John Clinton Eisner (co-conceiver & dramaturg) John Clinton Eisner co-founded The Lark in 1994 as a community of theater professionals dedicated to the playwright’s vision. He has grown The Lark into an award winning “think tank for the theater,” with local, national and global reach. He divides his time between working directly with playwrights and creating strategies with artistic leaders in the United States and abroad to advance new plays into the repertoire. He has collaborated with partner theaters, literary agencies and funders to develop multiple-production “pipelines” for new plays. Trained as an actor, he began his transition to directing and producing through his experiences at the Eugene O’Neill Theater Center’s National Playwrights Conference, the National Theatre of the Deaf, the Denver Center Theatre Company and Williamstown Theatre Festival (where he acted in one of Tennessee Williams’ last plays, Gideon’s Point). He has led workshops at many universities and served as advisor for CEC Artslink, the National Endowment for the Arts, New York State Council on the Arts, Theatre Development Fund, Theatre Communications Group, National New Play Network, TheatreForum Magazine, Transport Group and the Lucille Lortel Awards Committee and on the boards of the National Theatre Conference and the Shakespeare Theatre Association of America (of which he was a charter member). He received degrees from Amherst College and the National Theatre Conservatory and lives in New York City with his wife Jennifer Dorr White and two children, Hannah and Jake.
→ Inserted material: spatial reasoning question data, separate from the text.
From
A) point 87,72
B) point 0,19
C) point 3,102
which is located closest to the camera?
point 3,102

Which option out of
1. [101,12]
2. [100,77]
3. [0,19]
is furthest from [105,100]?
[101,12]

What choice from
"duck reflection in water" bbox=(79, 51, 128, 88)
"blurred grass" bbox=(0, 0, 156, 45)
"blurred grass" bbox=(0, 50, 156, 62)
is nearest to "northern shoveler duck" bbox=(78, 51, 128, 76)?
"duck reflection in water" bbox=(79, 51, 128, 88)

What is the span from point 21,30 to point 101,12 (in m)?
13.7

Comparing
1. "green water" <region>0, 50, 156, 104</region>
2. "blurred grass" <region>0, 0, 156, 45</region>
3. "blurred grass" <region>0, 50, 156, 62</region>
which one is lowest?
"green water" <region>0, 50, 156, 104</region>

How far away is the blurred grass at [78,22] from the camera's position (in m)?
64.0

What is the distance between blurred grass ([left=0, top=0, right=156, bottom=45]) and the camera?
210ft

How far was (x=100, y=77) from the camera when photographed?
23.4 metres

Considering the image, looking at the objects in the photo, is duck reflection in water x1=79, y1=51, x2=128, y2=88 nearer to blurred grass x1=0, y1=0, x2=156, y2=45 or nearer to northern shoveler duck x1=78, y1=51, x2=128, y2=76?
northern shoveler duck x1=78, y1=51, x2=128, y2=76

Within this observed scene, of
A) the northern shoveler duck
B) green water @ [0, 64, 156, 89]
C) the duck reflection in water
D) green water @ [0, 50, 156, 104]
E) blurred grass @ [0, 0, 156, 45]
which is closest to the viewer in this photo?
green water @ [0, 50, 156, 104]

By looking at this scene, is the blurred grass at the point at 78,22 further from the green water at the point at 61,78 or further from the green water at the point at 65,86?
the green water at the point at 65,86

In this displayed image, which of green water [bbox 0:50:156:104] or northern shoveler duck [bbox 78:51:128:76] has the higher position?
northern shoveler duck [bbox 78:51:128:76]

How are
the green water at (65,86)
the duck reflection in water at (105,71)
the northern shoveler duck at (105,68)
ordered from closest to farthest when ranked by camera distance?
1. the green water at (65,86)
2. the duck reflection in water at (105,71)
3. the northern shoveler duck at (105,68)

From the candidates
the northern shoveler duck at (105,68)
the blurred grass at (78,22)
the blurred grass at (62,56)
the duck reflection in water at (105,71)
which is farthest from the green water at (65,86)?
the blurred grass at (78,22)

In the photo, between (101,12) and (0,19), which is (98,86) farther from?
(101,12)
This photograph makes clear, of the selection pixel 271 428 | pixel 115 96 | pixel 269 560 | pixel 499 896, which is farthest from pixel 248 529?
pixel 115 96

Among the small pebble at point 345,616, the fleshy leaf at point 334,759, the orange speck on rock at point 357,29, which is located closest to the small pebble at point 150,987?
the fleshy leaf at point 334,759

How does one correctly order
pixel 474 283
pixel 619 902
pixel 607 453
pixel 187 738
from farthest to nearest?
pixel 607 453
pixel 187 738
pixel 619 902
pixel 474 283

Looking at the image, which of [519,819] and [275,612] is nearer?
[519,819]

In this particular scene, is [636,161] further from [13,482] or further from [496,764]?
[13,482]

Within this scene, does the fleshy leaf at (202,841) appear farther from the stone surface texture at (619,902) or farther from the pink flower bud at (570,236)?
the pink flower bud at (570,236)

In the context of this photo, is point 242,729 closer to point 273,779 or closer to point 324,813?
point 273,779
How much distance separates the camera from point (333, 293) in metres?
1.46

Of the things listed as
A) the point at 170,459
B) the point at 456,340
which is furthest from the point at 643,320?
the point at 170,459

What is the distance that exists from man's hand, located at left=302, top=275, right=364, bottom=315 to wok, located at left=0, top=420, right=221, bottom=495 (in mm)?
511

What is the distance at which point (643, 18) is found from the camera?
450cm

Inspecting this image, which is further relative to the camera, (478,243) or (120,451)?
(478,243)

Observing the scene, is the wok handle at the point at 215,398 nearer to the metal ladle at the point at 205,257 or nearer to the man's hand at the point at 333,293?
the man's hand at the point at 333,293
Irina Kruzhilina (Co- conceiver & Visual & Environment Designer) Irina is a Russian-born, New York-based generative artist, scenographer, visual dramaturg, and teaching artist, creating work at the intersection of visual art, live performance and civic engagement. Irina’s creative endeavors range from interdisciplinary downtown theatre to large scale parades, from community pageants to site responsive installations. Since 2005 her work has been shown, locally and globally, at Times Square, Tokyo Disney, Brooklyn Academy of Music, Prague National Theatre, the NY Philharmonic, the XXI Commonwealth Games, Barbican Center, and many others. Irina is grateful to be in community and continuous collaboration with visionary artists like Dmitry Krymov, Doug Fitch, Lars Jan, Geoff Sobelle, and En Garde Arts. Irina is the founder of Visual Echo, a New York-based performance organization dedicated to facilitating generative dialogues among people from diverse backgrounds.  As an educator, Irina embraces collaborative artistic exchange among theatre makers from different backgrounds, fostering generous creative educational environments that value a diversity of approaches and ideas. Irina is a faculty member at the New School of Drama, a NEA/TCG Career Development Program recipient, a Target Margin Theatre Institute Fellow, and a Chashama resident.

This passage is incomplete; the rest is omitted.